JEWISH MONUMENTS IN ZEMPLÉN
Tarcal
JEWISH MONUMENTS IN ZEMPLÉN
Tarcal
Like in other settlements in the region, Jews came to Tarcal in the modern era from Galicia, Moravia, and the surrounding Hungarian counties. They were initially landowners’ tenants but occasionally engaged in trade, the traditional form of occupations permitted to Jews. The 1746 census mentions 13 Jews in Tarcal. At that time, the production of Aszú wine was still prohibited for Jews, but they could produce kosher wine. According to a source from 1764, a three-member Jewish wine-producing company in Tarcal sold 120 barrels of “máslás” wine to Polish Jewish traders.
By 1820, the number of Jews in Tarcal had increased to 50 families. In 1840, 234 Jews lived in the settlement, constituting 7.3% of the total population. In the 1880s, this number rose to 354 (12% of the population). During World War I, 26 Jewish men from Tarcal joined the military, four of whom died in battle. From the 1920s, the Jewish population began to decline, reaching 280 in 1929 according to the Magyar Zsidó Lexikon (Hungarian Jewish Encyclopaedia). In 1941, the Jewish population in Tarcal was 299, making up 7.5% of the total.
The growth of the community allowed them to accommodate all the institutions necessary for Jewish religious life. The exact date of construction of the Tarcal synagogue is uncertain, possibly sometime in the late 18th or early 19th century. There was a mikve (ritual bath) in the settlement, referred to colloquially as the Jewish bath, located in an empty plot opposite Petőfi utca on Vasút utca.
The development of the village, and with it the local Jewish community was halted by a wave of severe antisemitism following World War I. Members of the local Jewish community faced a series of antisemitic atrocities during the years of the White Terror (beatings and looting of their businesses). Between the two World Wars, antisemitic propaganda and the introduction of anti-Jewish laws significantly aggravated the situation. To cope with the economic crisis and impoverishment, Jewish women organized cultural programs and provided assistance to the poor, leading to the establishment of the Debora Women and Girls Association in 1934.
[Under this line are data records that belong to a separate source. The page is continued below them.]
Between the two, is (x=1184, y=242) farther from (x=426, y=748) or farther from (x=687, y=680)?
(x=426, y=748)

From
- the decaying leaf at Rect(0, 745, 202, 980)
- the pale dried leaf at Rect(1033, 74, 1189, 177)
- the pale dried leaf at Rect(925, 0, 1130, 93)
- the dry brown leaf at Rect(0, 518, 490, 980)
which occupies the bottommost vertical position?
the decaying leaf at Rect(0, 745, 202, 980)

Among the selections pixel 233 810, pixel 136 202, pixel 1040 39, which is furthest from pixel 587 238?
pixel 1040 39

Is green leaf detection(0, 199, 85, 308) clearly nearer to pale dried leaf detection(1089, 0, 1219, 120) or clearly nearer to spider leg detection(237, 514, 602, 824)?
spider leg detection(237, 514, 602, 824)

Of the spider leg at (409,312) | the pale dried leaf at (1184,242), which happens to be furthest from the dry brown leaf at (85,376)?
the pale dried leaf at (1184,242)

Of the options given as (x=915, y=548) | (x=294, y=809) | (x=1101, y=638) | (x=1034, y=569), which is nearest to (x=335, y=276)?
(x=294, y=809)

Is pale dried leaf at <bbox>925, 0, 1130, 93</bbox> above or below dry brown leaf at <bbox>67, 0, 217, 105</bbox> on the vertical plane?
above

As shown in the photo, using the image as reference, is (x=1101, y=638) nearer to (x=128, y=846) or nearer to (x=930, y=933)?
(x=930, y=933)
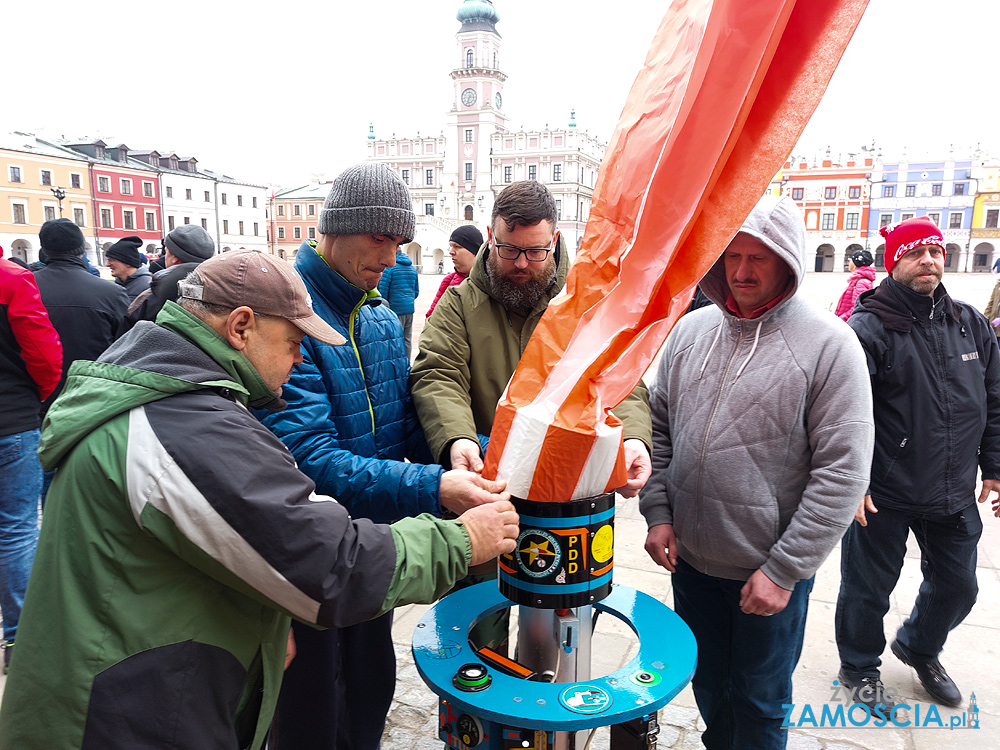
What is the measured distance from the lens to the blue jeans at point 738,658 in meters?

299 Jews were taken away from Tarcal, although, by this time, the younger men were already conscripted into the forced, state led “labour service.” On the 15th of April 1944, they were transported to the ghetto in Sátoraljaújhely, and from there to Auschwitz, where the majority of them were killed. In 1945, only thirty returned – twenty men and ten women. After the destruction of the majority of the community and the experienced tragedies, rebuilding a community was no longer feasible. In 1956, the remaining Jews of Tarcal also fled the settlement, possibly due to antisemitic atrocities (hate speech and violent acts), which was reported by the president of the congregation.
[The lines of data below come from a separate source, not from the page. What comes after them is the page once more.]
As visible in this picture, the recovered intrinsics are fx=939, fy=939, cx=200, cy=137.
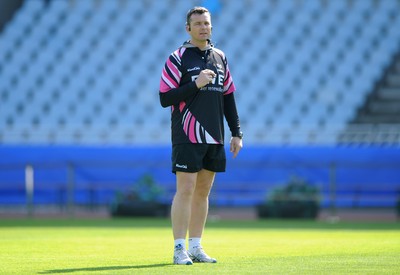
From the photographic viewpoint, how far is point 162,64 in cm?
2312

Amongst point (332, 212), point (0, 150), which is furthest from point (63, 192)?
point (332, 212)

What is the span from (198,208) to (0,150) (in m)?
11.0

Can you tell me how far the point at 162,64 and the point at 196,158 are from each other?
1670 centimetres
The martyred members of the Tarcal Jewish community are commemorated in a section of the World War I memorial devoted to World War II victims.
Tarcal Synagogue
(Tarcal, Könyves Kálmán Street 41.)
Built in Louis XVI style, the Tarcal synagogue, with its cornice and exterior staircase leading to the women’s gallery resembles the Mád synagogue.
Being situated on a hill allows the building to rise above the surrounding houses despite its size, which is not much larger than theirs. The exact date of the synagogue’s construction is unknown. On the facade, a plaque placed after the Holocaust bears the year 1779. It was customary to mark the year of consecration on the façade with a quote from the Torah in Hebrew, where the numerical value of its initial letters would show the date. However, the script on the synagogue’s facade is not entirely visible due to erosion. Based on various sources, it is assumed that the synagogue was probably completed around the turn of the 18th and 19th centuries. The inscription above the entrance of the synagogue is the Hungarian equivalent to: “This gate of the Lord, into which the righteous shall enter.” (Psalm 118:20 KJV), although the word standing for “Lord” has by now faded.
In 1981, the Jewish congregation sold the synagogue, which was in poor condition by then. In 2000, the building found a new owner: a Finnish artist who operates an exhibition space and guesthouse called “Tarcal Gallery” in the former synagogue. The former role of the building is only evidenced by fragments of the women’s gallery railing and a bas-relief on the eastern wall.
PHOTOS:
1.,2.,3. The façade of the Tarcal synagogue.
4. The Tarcal synagogue.
5. The rear façade with the women’s gallery railing, Tarcal, the synagogue building, the fall of 1985.
Tarcal Jewish cemetery
(Tarcal, Keresztúri utca 48.)
There are two Jewish cemeteries in close proximity to each other in the village, located on the northern border of the village on the slope of Kopasz Hill. Among the tombstones of the old cemetery is the ohel (crypt-like, tent structure raised above a grave) of the village’s former renowned rabbi, Jakab Spira, and his wife, which was renovated in the second half of the 2010s. In front of the tomb of the rabbi who died in 1906, a box was placed for pilgrims’ prayer notes. The grave remains one of the most visited in the area.